Monday, May 01, 2006

So what would such a plan look like?

Because there is lots of interest in gasoline right now, I'm going to start with petroleum, but this method can (and should) be applied address across the board, starting with coal and other fossil fuels and moving to mining, lumber, and grazing and eventually to overdevelopment, loss of biodiversity, and toxic emissions.

First, we calculate the cost to society of burning petroleum. We phase in a tax on the import or use of petroleum equal to this, and refund the proceeds to all legal residents (equally per capita).

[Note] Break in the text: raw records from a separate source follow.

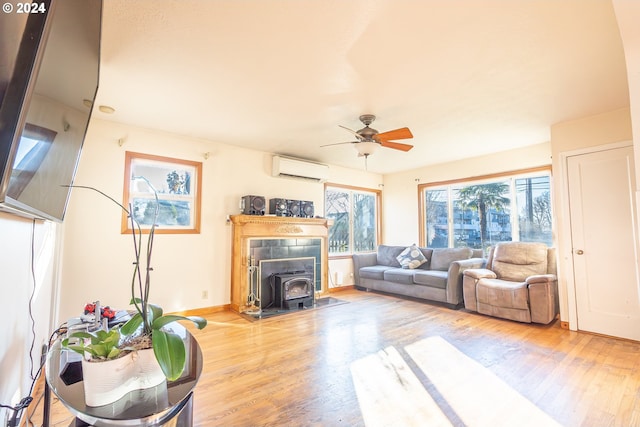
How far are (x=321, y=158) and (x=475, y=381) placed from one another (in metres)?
4.03

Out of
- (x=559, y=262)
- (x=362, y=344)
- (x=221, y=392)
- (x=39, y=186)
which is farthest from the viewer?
(x=559, y=262)

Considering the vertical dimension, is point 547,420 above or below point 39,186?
below

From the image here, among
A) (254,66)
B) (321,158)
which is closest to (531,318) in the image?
(321,158)

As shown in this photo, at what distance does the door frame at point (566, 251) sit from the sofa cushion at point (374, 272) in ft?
8.36

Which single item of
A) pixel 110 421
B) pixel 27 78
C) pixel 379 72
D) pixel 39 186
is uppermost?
pixel 379 72

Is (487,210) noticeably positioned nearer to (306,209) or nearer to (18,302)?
(306,209)

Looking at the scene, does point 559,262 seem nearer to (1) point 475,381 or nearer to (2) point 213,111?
(1) point 475,381

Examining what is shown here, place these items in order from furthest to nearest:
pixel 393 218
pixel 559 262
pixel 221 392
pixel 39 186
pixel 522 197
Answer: pixel 393 218 → pixel 522 197 → pixel 559 262 → pixel 221 392 → pixel 39 186

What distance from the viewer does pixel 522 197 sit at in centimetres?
476

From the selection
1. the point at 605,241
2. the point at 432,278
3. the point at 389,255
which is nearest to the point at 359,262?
the point at 389,255

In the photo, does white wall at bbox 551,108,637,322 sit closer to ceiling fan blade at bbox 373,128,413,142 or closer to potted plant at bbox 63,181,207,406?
ceiling fan blade at bbox 373,128,413,142

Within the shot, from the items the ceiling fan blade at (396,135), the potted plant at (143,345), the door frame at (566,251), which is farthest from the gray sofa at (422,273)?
the potted plant at (143,345)

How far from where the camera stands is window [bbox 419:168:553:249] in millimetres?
4566

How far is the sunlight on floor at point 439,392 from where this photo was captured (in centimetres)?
185
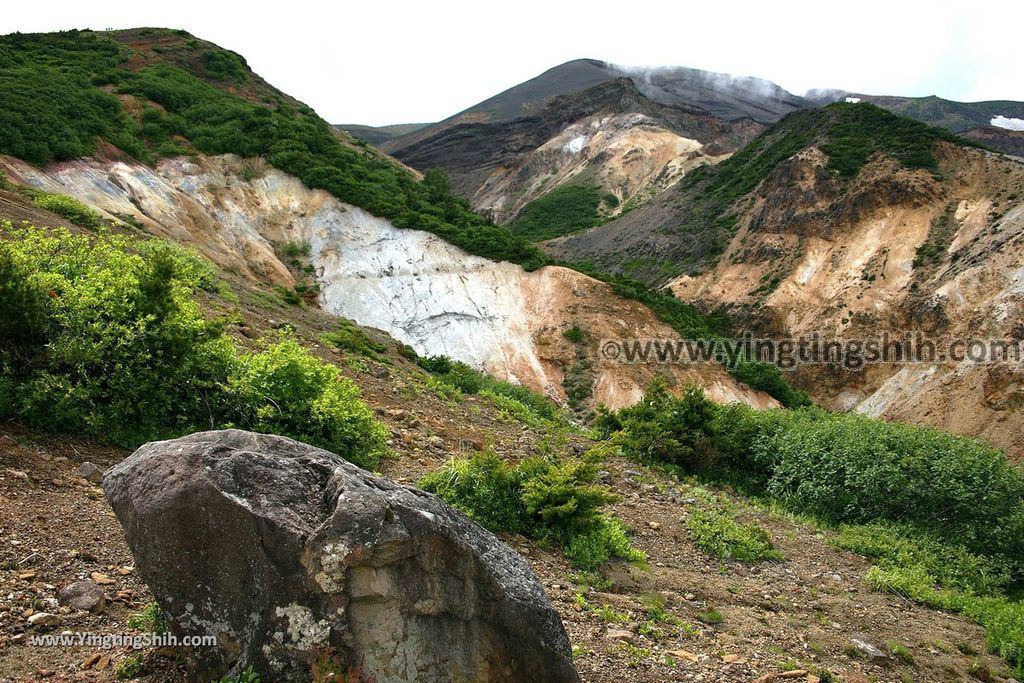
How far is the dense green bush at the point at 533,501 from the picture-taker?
7.86 m

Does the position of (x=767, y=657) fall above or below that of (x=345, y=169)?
below

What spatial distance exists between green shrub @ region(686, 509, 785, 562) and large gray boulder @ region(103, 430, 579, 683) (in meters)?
6.83

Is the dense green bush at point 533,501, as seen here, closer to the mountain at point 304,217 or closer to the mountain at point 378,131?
the mountain at point 304,217

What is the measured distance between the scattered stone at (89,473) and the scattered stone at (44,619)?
1.92 metres

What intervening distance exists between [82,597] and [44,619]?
30 cm

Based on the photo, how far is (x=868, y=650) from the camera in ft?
22.7

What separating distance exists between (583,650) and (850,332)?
94.2 feet

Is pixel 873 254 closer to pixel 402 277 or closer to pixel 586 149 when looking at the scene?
pixel 402 277

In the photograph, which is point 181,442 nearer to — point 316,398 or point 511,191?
point 316,398

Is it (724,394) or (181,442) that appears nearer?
(181,442)

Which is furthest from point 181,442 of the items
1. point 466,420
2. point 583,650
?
point 466,420

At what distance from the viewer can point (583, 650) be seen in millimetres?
5336

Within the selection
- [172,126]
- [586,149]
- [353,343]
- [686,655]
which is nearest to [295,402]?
[686,655]

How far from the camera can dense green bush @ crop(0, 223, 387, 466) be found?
6.24 meters
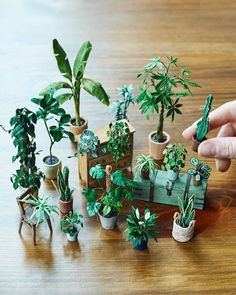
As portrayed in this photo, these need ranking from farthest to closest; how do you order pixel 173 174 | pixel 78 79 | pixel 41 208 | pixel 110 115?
pixel 110 115, pixel 78 79, pixel 173 174, pixel 41 208

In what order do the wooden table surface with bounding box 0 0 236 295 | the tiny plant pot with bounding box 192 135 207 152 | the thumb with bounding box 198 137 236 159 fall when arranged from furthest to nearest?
1. the tiny plant pot with bounding box 192 135 207 152
2. the thumb with bounding box 198 137 236 159
3. the wooden table surface with bounding box 0 0 236 295

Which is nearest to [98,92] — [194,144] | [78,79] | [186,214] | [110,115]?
[78,79]

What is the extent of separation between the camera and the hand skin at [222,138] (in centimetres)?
127

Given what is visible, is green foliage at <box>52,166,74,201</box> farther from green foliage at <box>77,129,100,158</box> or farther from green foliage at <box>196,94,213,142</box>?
green foliage at <box>196,94,213,142</box>

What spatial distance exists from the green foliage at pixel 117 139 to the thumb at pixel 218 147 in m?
0.17

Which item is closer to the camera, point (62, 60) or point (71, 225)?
point (71, 225)

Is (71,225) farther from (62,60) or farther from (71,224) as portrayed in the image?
(62,60)

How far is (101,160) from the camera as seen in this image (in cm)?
132

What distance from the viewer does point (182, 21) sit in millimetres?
1969

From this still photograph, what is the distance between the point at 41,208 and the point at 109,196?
0.15 meters

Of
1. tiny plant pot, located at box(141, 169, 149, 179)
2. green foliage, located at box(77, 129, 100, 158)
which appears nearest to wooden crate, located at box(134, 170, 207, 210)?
tiny plant pot, located at box(141, 169, 149, 179)

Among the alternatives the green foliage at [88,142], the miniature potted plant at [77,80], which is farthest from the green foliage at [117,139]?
the miniature potted plant at [77,80]

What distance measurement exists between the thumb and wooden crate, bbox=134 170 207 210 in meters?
0.08

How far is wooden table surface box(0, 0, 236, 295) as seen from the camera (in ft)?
3.81
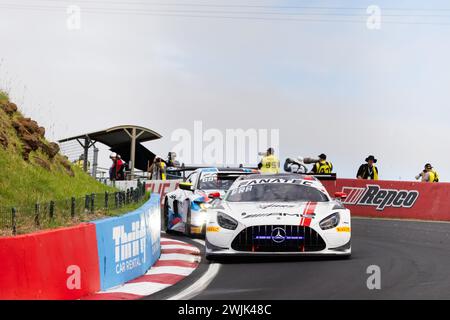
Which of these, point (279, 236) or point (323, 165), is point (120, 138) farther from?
point (279, 236)

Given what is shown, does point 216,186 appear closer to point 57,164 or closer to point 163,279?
point 57,164

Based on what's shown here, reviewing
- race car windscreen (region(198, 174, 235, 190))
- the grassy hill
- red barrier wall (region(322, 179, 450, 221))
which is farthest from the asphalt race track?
red barrier wall (region(322, 179, 450, 221))

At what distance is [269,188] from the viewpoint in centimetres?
1325

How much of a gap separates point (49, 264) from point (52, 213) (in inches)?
122

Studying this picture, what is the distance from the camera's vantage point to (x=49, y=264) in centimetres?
783

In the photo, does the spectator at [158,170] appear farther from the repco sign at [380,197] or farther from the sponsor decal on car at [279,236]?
the sponsor decal on car at [279,236]

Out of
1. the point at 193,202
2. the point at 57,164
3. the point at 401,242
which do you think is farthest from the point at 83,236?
the point at 57,164

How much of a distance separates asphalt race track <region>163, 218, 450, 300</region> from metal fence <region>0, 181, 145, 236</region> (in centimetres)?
226

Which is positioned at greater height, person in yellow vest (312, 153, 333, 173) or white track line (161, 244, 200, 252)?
person in yellow vest (312, 153, 333, 173)

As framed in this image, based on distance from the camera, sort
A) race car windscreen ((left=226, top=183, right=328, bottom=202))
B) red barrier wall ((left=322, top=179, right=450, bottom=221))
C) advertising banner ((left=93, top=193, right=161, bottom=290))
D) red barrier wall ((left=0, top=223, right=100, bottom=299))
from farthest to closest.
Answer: red barrier wall ((left=322, top=179, right=450, bottom=221)) → race car windscreen ((left=226, top=183, right=328, bottom=202)) → advertising banner ((left=93, top=193, right=161, bottom=290)) → red barrier wall ((left=0, top=223, right=100, bottom=299))

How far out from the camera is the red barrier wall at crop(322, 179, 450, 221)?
2419 centimetres

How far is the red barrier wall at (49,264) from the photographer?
7.27 meters

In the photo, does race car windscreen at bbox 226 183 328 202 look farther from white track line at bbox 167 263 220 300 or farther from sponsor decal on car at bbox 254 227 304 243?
white track line at bbox 167 263 220 300
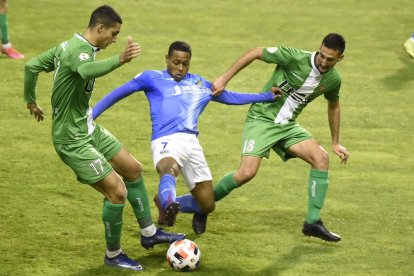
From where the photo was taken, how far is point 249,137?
11.1 m

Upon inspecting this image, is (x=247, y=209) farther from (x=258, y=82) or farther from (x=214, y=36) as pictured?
(x=214, y=36)

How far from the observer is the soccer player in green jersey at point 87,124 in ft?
29.8

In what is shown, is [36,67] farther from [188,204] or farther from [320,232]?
[320,232]

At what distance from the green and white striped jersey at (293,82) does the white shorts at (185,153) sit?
126 centimetres

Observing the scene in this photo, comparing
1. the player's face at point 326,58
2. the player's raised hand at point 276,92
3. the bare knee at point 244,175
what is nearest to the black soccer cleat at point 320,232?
the bare knee at point 244,175

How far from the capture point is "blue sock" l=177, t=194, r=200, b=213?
1079 cm

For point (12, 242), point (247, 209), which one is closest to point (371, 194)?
point (247, 209)

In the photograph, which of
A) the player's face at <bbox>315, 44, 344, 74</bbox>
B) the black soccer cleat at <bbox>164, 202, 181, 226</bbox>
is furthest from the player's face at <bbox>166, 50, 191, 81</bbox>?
the black soccer cleat at <bbox>164, 202, 181, 226</bbox>

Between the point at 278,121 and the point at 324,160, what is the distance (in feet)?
2.39

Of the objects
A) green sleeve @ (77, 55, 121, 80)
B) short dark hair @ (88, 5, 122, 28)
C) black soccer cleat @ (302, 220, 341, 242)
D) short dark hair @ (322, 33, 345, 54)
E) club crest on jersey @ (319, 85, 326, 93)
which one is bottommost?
black soccer cleat @ (302, 220, 341, 242)

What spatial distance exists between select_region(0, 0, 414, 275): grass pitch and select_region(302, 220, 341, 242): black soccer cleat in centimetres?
13

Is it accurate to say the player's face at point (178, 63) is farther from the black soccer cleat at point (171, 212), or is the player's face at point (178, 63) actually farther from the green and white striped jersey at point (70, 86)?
the black soccer cleat at point (171, 212)

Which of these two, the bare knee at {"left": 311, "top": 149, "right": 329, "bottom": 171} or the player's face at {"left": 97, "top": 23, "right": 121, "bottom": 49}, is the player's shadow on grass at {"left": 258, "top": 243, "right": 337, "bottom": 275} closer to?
the bare knee at {"left": 311, "top": 149, "right": 329, "bottom": 171}

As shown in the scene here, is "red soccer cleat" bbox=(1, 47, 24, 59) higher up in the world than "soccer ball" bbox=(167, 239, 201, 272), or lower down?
higher up
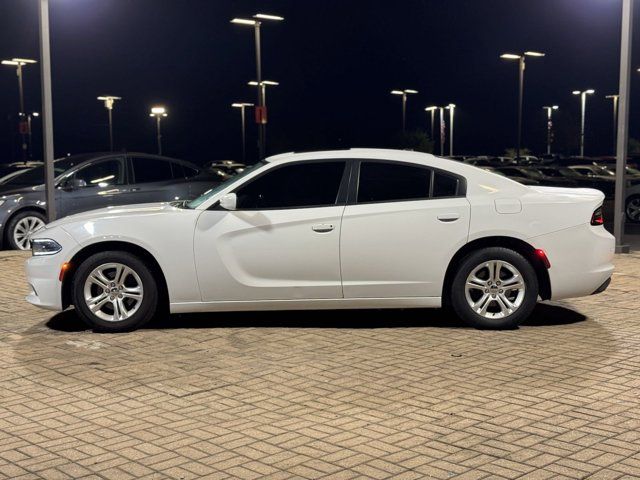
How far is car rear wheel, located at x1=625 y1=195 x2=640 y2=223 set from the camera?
21625 millimetres

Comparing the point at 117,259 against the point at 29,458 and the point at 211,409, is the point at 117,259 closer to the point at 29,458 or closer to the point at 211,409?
the point at 211,409

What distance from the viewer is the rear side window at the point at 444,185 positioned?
8336 millimetres

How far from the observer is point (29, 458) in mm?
4863

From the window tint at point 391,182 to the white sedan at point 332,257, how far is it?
37mm

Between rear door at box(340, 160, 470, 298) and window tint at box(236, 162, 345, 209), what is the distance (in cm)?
28

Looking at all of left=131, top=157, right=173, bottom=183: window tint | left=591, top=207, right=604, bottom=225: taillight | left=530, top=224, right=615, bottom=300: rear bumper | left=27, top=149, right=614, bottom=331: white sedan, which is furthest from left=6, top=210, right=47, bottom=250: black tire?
left=591, top=207, right=604, bottom=225: taillight

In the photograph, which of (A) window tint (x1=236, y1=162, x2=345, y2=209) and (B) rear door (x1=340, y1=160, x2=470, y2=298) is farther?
(A) window tint (x1=236, y1=162, x2=345, y2=209)

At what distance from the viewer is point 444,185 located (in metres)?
8.36

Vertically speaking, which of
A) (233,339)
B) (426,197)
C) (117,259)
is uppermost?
(426,197)

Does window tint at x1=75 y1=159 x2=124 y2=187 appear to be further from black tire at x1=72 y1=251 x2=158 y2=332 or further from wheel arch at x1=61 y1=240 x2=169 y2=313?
black tire at x1=72 y1=251 x2=158 y2=332

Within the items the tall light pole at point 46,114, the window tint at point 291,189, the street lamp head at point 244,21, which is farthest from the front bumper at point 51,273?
the street lamp head at point 244,21

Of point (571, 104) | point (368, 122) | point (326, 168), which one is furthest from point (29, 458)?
point (571, 104)

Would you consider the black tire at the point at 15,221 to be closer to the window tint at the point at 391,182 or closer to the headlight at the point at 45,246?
the headlight at the point at 45,246

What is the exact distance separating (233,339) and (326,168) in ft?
5.88
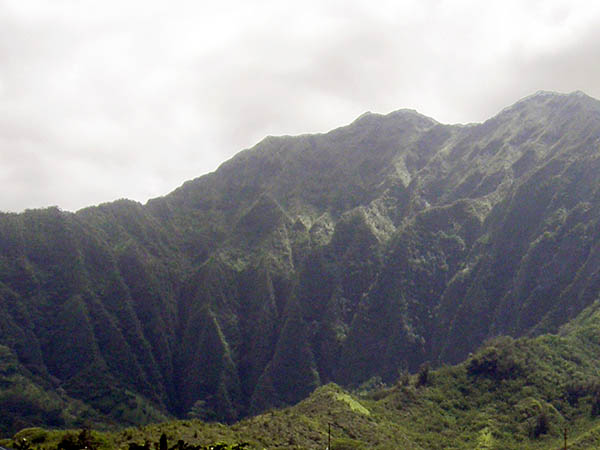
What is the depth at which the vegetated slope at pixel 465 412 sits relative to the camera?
254 feet

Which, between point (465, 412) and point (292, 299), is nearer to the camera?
point (465, 412)

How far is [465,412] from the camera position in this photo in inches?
4112

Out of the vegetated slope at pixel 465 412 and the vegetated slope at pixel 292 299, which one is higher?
the vegetated slope at pixel 292 299

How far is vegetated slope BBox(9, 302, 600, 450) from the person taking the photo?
7756cm

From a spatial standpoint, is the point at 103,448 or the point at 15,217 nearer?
the point at 103,448

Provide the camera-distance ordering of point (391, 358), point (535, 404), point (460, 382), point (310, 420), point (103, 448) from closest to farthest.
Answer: point (103, 448) < point (310, 420) < point (535, 404) < point (460, 382) < point (391, 358)

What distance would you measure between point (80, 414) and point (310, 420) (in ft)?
246

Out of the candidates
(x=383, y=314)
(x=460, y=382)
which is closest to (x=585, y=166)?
(x=383, y=314)

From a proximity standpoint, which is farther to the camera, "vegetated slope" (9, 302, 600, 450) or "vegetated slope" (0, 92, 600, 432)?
"vegetated slope" (0, 92, 600, 432)

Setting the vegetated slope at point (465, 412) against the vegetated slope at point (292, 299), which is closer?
the vegetated slope at point (465, 412)

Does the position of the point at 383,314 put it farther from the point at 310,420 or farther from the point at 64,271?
the point at 310,420

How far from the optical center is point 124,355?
170875 mm

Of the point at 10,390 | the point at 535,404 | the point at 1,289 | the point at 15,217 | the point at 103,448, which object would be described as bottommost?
the point at 535,404

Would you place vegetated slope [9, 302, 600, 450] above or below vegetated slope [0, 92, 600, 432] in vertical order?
below
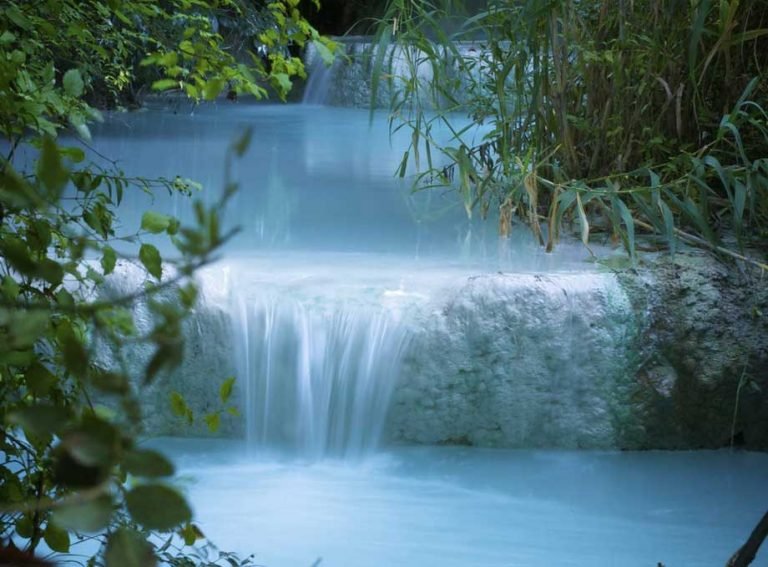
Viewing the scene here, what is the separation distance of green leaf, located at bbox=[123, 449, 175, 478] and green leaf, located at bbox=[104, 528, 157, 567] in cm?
2

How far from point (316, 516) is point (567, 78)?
1.94 m

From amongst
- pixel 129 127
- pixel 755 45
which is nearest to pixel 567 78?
pixel 755 45

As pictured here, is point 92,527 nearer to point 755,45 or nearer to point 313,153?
point 755,45

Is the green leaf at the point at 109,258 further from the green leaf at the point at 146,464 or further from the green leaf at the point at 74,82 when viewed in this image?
the green leaf at the point at 146,464

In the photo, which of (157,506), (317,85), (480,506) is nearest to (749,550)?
(157,506)

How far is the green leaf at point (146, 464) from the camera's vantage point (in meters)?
0.34

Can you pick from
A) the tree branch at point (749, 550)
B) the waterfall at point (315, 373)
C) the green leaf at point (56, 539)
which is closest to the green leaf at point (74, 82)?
the green leaf at point (56, 539)

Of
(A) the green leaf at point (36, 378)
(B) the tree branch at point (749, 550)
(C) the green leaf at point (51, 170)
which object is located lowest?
(B) the tree branch at point (749, 550)

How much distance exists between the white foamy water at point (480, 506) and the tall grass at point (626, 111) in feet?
2.29

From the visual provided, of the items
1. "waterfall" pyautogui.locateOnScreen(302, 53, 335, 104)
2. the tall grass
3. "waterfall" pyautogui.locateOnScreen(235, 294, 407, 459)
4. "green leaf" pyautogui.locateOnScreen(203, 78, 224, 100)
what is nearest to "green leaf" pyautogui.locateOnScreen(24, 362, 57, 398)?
"green leaf" pyautogui.locateOnScreen(203, 78, 224, 100)

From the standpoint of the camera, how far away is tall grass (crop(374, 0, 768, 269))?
10.9ft

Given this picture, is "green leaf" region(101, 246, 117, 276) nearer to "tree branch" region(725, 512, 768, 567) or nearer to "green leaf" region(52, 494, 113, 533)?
"tree branch" region(725, 512, 768, 567)

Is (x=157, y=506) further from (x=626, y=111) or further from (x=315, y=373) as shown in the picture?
(x=626, y=111)

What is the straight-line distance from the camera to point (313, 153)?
20.6 ft
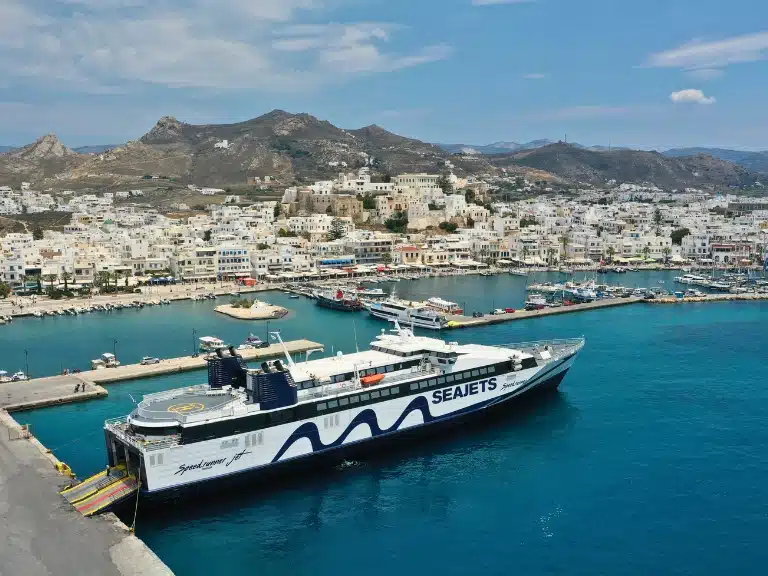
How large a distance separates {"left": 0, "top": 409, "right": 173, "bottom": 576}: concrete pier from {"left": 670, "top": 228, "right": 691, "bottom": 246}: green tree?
71.9 metres

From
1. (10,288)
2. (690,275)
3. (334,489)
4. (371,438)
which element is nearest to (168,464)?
(334,489)

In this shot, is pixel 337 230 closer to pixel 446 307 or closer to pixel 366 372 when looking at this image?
pixel 446 307

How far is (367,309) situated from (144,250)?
23.6 metres

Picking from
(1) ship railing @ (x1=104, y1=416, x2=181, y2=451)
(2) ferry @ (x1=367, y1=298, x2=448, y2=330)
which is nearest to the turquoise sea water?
(1) ship railing @ (x1=104, y1=416, x2=181, y2=451)

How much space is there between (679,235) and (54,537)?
76.8m

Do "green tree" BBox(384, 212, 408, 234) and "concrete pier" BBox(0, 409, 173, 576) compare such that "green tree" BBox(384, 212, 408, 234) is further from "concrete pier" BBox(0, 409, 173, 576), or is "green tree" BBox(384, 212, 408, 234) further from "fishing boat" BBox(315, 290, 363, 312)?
"concrete pier" BBox(0, 409, 173, 576)

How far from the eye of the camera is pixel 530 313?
42.8 meters

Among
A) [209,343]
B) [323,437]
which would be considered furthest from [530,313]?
[323,437]

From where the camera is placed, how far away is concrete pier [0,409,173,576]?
13.3 meters

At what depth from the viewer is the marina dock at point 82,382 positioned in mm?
24469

Back in 1998, the "external" cost of gasoline was calculated at roughly $9 per gallon of gasoline:

So this means implementing a tax of about $500/barrel, which I'd phase in at $10/barrel every month for 4 years. (Actually, some of this money would be recovered by reducing subsidies -- the net effect would be the same).

Assuming our use dropped from 15M barrels a day to 10M barrels a day, this would still raise $1.8 trillion dollars a year, or over $6,000 per person.

For a family of four, this means $24,000 to spend. They could use it to buy the same products you always have (not only will gasoline cost more, but utility bills will go up, the cost of plastic will go up, and even the cost of items such as food will go up, because they require petroleum to process and ship). Or, they could save money by driving less, installing insulation, buying local produce, and doing all of those conservation actions which they could never econommically justify (or even afford) before.